::: TEXTE ÉTUDIÉ
MARINE JOATTON
MIGRATION DE LA PEINTURE DANS LE DESSIN
Découverte en 2006 grâce à ses dessins lors de l’exposition collective À fleur de peau. Le dessin à l’épreuve à la galerie Éric Dupont à Paris, Marine Joatton développe un imaginaire fantastique dessiné sur des bouts de papier et s’étalant de manière frénétique sur ses carnets de dessin. Ses oeuvres récentes montrent un réel besoin de faire évoluer son geste vers des dimensions plus picturales où la couleur se révèle être le nouveau réservoir d’énergie. Au sein de son atelier parisien envahi de ses dessins, Marine Joatton revient sur sa réunion des territoires de la peinture et du dessin.
ENTRETIEN AVEC SOPHIE FARDELLA
Sophie Fardella :
Marine Joatton, le dessin possède une place centrale dans votre création. Comment cet intérêt particulier pour ce médium est-il né ?
Marine Joatton :
J’ai toujours dessiné. C’est une pratique que j’ai développée de façon continue et sans interruption depuis l’enfance, sans doute parce que mon père était professeur de dessin. J’ai compris grâce à lui que le dessin était quelque chose d’important, qu’il fallait faire avec sérieux et passion. Enfant, il y avait toujours des crayons, des feutres et du papier à portée de mains : un enfant peut beaucoup s’investir dans les jeux avec le dessin. Il y a toujours eu des dessins sur mes classeurs. C’est comme ça que, petit à petit, je me suis investie dans ce médium sans jamais l’abandonner.
Comment avez-vous décidé de déplacer votre pratique du dessin à celle de la peinture ?
::::::
::: DONNÉES DE L'EXERCICE
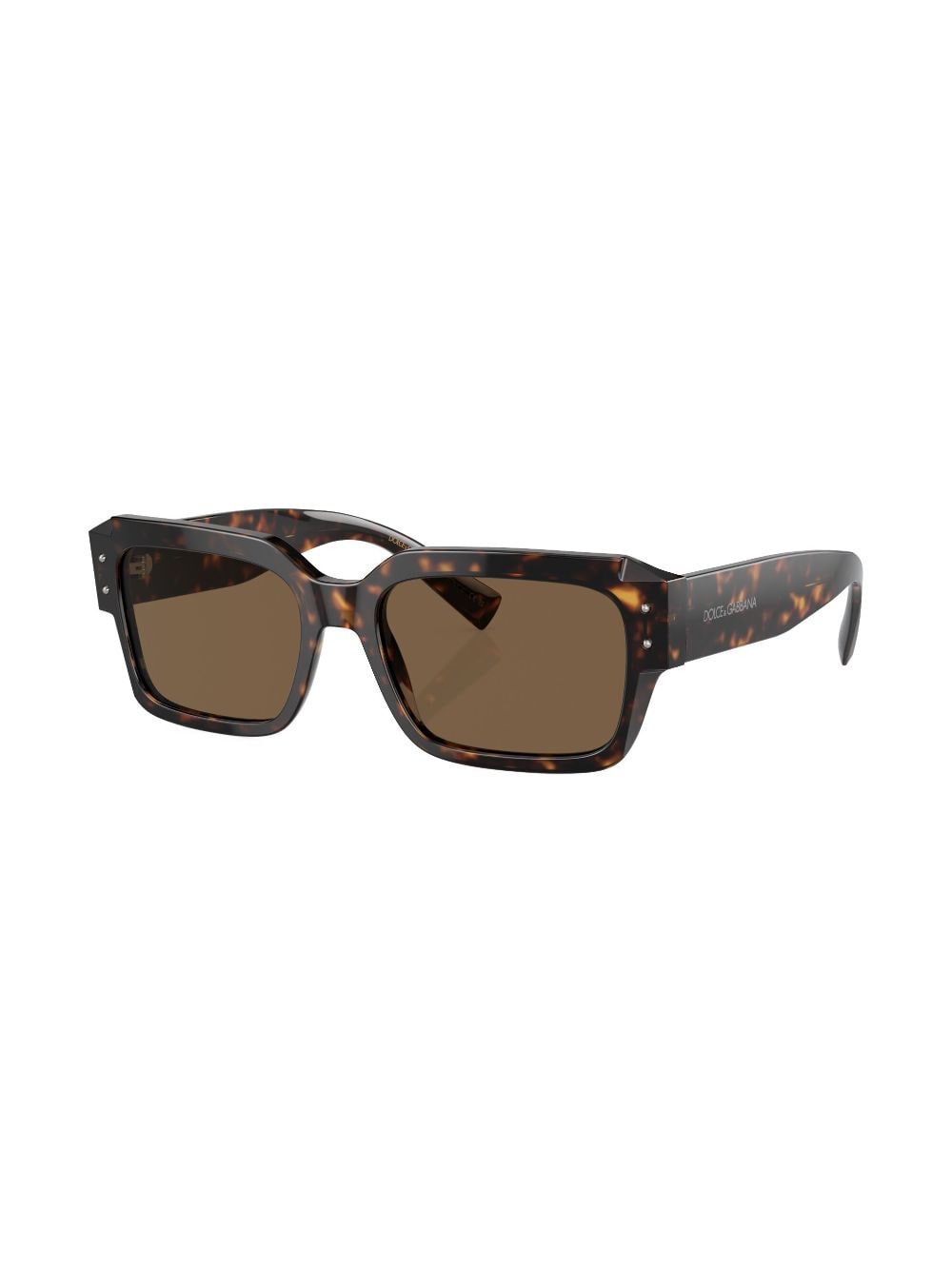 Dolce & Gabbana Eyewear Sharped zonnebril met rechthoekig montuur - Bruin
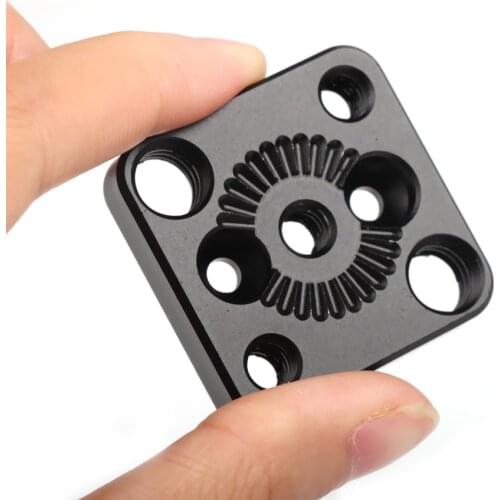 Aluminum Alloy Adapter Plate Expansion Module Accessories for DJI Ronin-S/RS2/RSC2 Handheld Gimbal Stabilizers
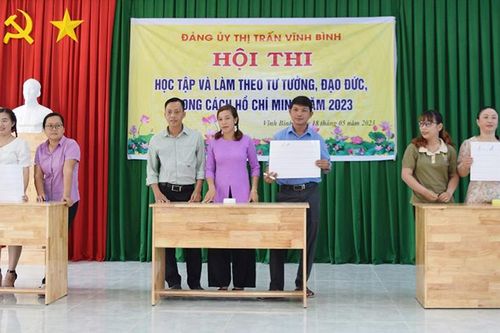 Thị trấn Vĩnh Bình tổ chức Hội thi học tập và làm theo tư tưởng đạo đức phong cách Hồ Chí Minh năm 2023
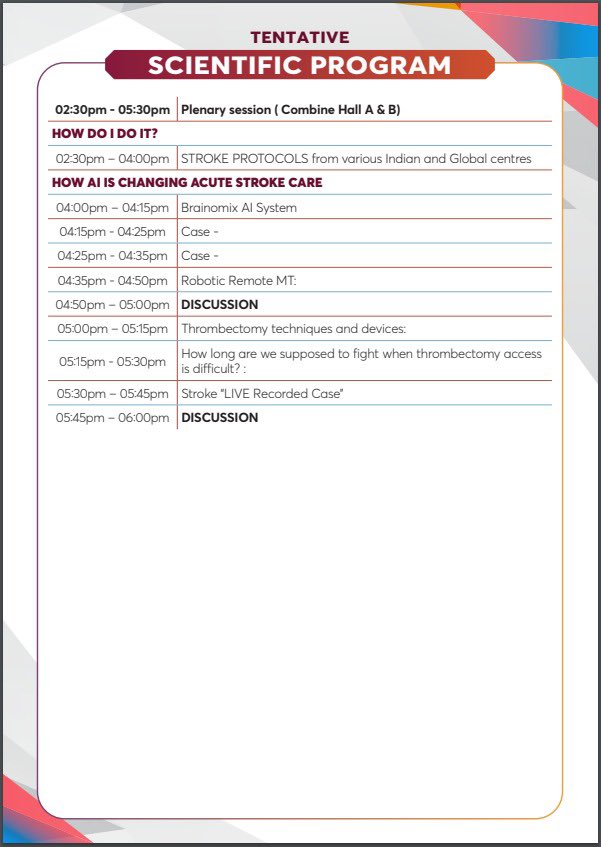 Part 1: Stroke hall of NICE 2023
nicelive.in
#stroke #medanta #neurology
::::::
## CONSIGNE
Rédigez la suite de l'entretien avec Marine Joatton en reprenant juste après la dernière question posée. Les entrées ne jouent aucun rôle dans ce travail.

## RÉSULTAT OBTENU
C’est après l’exposition À fleur de peau et une exposition personnelle à la galerie Éric Dupont où je n’ai montré que des dessins que j’ai commencé à vouloir déplacer ma pratique sur des formats plus grands. Ce déplacement du dessin à la peinture ne s’est pas fait sans difficulté, car je n’avais pas du tout de connaissances sur ce médium. Les Beaux-Arts ne m’avaient pas formée à cette technique puisque j’y étais dans l’atelier de photographie. La technique de la peinture, je l’ai apprise en autodidacte, contrairement au dessin qui a toujours été le coeur de ma pratique, dans lequel j’avançais en terrain balisé. Avec la peinture, j’avais cette impression de recommencer à zéro, sans connaissance et sans rien maîtriser. De plus, la difficulté que j’ai tout de suite rencontrée a été de vouloir commencer avec l’huile. Au début, le résultat était peu satisfaisant et, petit à petit, j’ai pris de l’assurance, surtout après deux résidences en Corée dans un atelier de peinture en 2012 et 2013 ayant donné lieu à une exposition à la Galerie 604 de Pusan, qui soutient toujours mon travail. Je peignais sur de très grands châssis de 2 m sur 2,50 m où j’ai commencé à me sentir plus confiante. Depuis, la peinture et le dessin rythment ma production. Dans ma peinture, il y a toujours des éléments de dessins. Au départ, c’était le dessin, maintenant c’est la peinture qui commence à englober le dessin. Je pense que ce sont deux pratiques qui se complètent et je les considère comme deux outils qui me permettent d’avoir un espace de création hybride.
Avez-vous une règle de travail qui rythme ce processus de création ?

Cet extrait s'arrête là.